Date of Report (Date of earliest event reported): March 30, 2012
 
CHINA TELETECH HOLDING, INC.
(Exact name of registrant as specified in its charter)
 
Florida
 
333-130937
 
59-3565377
(State or other jurisdiction of
incorporation)
 
(Commission File Number)
 
(IRS Employer Identification No.)
 
c/o Corporation Service Company
1201 Hays Street
Tallahassee, FL
(Address of principal executive offices) (Zip Code)
 
Registrant’s telephone number, including area code: (850) 521-1000
 
Guangzhou Global Telecom, Inc.
(Former name or former address, if changed since last report)

Check the appropriate box below if the Form 8-K filing is intended to simultaneously satisfy the filing obligation of the registrant under any of the following provisions (see General Instruction A.2. below):

o         Written communications pursuant to Rule 425 under the Securities Act (17 CFR 230.425)
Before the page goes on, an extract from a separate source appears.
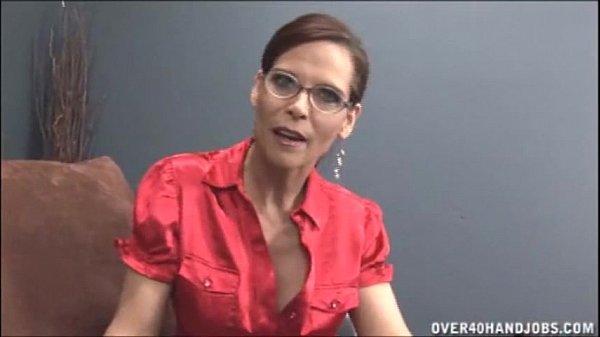 סרטון פורנו Naghty Milf With Glasses Jerking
o        Soliciting material pursuant to Rule 14a-12 under the Exchange Act (17 CFR 240.14a -12)

o         Pre-commencement communications pursuant to Rule 14d-2(b) under the Exchange Act (17 CFR 240.14d -2(b))

o         Pre-commencement communications pursuant to Rule 13e-4(c) under the Exchange Act (17 CFR 240.13e -4(c))

 
 

 
 
Item 1.01 Entry into a Material Definitive Agreement.

Reference is made to the disclosure set forth under Items 2.01 of this Report, which disclosure is incorporated herein by reference.

Item 2.01 Completion of Acquisition or Disposition of Assets.

On March 30, 2012 (the “Closing Date”), China Teletech Holding, Inc., a Florida corporation (“we” or the “Company”), completed a share exchange transaction with China Teletech Limited, a British Virgin Islands corporation (“CTL”), by entering into a share exchange agreement (the “Agreement”) with CTL and the former shareholders of CTL, dated March 30, 2012. Pursuant to the Agreement, we acquired all the outstanding capital stock of CTL from the former shareholders of CTL in exchange for the issuance of 40,000,000 shares of our common stock (the “Share Exchange”). The shares issued to the former shareholders of CTL constituted approximately 68.34% of our issued and outstanding shares of common stock as of an immediately after the commutation of the Share Exchange. As a result of the Share Exchange, CTL became our wholly owned subsidiary and Dong Liu and Yuan Zhao, the former shareholders of CTL, became our principal shareholders. 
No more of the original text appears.